De novo establishment of wild-type song culture in the zebra finch

Abstract

Culture is typically viewed as consisting of traits inherited epigenetically, through social learning. However, cultural diversity has species-typical constraints, presumably of genetic origin. A celebrated, if contentious, example is whether a universal grammar constrains syntactic diversity in human languages. Oscine songbirds exhibit song learning and provide biologically tractable models of culture: members of a species show individual variation in song and geographically separated groups have local song dialects. Different species exhibit distinct song cultures, suggestive of genetic constraints. Without such constraints, innovations and copying errors should cause unbounded variation over multiple generations or geographical distance, contrary to observations. Here we report an experiment designed to determine whether wild-type song culture might emerge over multiple generations in an isolated colony founded by isolates, and, if so, how this might happen and what type of social environment is required. Zebra finch isolates, unexposed to singing males during development, produce song with characteristics that differ from the wild-type song found in laboratory or natural colonies. In tutoring lineages starting from isolate founders, we quantified alterations in song across tutoring generations in two social environments: tutor-pupil pairs in sound-isolated chambers and an isolated semi-natural colony. In both settings, juveniles imitated the isolate tutors but changed certain characteristics of the songs. These alterations accumulated over learning generations. Consequently, songs evolved towards the wild-type in three to four generations. Thus, species-typical song culture can appear de novo. Our study has parallels with language change and evolution. In analogy to models in quantitative genetics, we model song culture as a multigenerational phenotype partly encoded genetically in an isolate founding population, influenced by environmental variables and taking multiple generations to emerge.

Figure 1. Wild-type songs versus isolate songs

a, Spectral derivatives of two WT song bouts. Different syllable types are underlined in different colors. Syllables show stereotypical organization into song motifs and rapid acoustic transitions within syllables. b, Isolate song bouts. Some syllables are extremely long (Bird 4, yellow) and others are stuttered (Bird 3, yellow and blue). c, Mean distribution histogram of frequency modulation in WT birds (blue, n=52) versus ISO birds (red, n=17). Dotted lines represent 95% confidence intervals. d, Histogram of duration of acoustic state, demonstrating longer durations in ISO. e, Spectra of rhythm frequencies showing less structured rhythm in ISO. The dotted gray line marks the minimum frequency that we used for further analysis (0.5 Hz).

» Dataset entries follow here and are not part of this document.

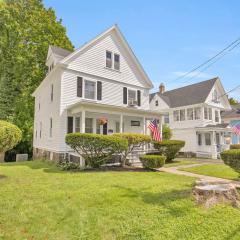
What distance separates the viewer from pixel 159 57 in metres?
15.0

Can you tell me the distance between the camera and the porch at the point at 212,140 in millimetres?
25100

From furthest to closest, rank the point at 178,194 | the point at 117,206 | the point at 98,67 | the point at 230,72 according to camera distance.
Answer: the point at 98,67
the point at 230,72
the point at 178,194
the point at 117,206

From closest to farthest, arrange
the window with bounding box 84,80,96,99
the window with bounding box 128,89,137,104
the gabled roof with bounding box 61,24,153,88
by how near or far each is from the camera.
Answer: the gabled roof with bounding box 61,24,153,88 → the window with bounding box 84,80,96,99 → the window with bounding box 128,89,137,104

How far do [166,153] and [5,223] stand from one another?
14.1m

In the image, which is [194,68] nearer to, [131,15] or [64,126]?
[131,15]

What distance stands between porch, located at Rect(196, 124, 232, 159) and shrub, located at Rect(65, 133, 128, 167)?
625 inches

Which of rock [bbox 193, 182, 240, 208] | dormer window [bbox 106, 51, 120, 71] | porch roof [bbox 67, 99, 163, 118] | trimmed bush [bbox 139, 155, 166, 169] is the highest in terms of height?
dormer window [bbox 106, 51, 120, 71]

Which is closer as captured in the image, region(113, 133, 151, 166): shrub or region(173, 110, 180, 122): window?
region(113, 133, 151, 166): shrub

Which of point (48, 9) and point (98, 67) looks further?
point (48, 9)

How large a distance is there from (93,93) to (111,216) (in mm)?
12563

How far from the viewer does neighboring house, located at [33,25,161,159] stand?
15.4 metres

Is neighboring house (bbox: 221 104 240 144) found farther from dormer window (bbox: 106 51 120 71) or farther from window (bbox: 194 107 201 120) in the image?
dormer window (bbox: 106 51 120 71)

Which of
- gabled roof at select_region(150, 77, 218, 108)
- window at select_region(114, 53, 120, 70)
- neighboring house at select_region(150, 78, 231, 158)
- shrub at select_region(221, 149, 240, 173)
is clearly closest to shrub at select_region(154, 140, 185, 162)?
window at select_region(114, 53, 120, 70)

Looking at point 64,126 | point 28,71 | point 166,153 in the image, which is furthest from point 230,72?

Figure 2. Progression toward WT song in pupils of isolates

First two PCs constructed from a, spectral features; b, DAS; c, rhythm frequencies. Dots represent individual WT (blue, n=52) and ISO (red, n=17) birds. Bayes classification lines are shown in gray. Histogram (bottom) of PC1 in first-generation (black, n=13) pupils falls between WT and ISO. d–f, Same data as in ac. Arrows originate at the tutors and point toward pupils. Different colors represent different tutors. Purple shading indicates center of WT cluster. Numerals indicate the arrows corresponding to the songs in g and i. g–h, Biased copying of syllable durations. i, Biased copying of syllable abundance and emergence of song motif. Shaded rectangle: overlay of syllable B and its imitation, B′. j, Correlation between first PCs of pupil versus tutor, indicating biased imitation. Dashed red line represents 95% confidence band, and the dashed blue line is the identity line.

Figure 3. Multi-generational progression toward WT song

a, Schematic diagram of the experimental paradigm. Pupils become tutors when they reach adulthood (day 120–140). b, Three examples of the songs of isolate tutors and the succeeding generations of learners. Blue and red boxes show individual syllable types that are altered by pupils. Long, monotonic syllables become shorter and more differentiated (left and right panels). Rarely, syllables were omitted (middle panel) in later generations of learners c–e, PCA of song features, state duration and rhythm spectra. As in Fig. 2d–f, arrows originate at the tutors and point toward pupils. The progression toward the WT cloud (purple ovals) continues over generations.

Figure 4. Progression toward WT song in an isolated colony

a, Family relationships in the first 5 clutches based on behavioral observations. b–d, PCA of song features, state duration and rhythm (as in Fig. 2d–f). The colony founder is marked by red dot. Colors and symbols identify individuals in (a). Successive clutches approach the WT cloud (purple shading) in the song features, especially in rhythm frequencies. e, A long syllable that dominates the founder isolate song motif, and its imitations in successive clutches.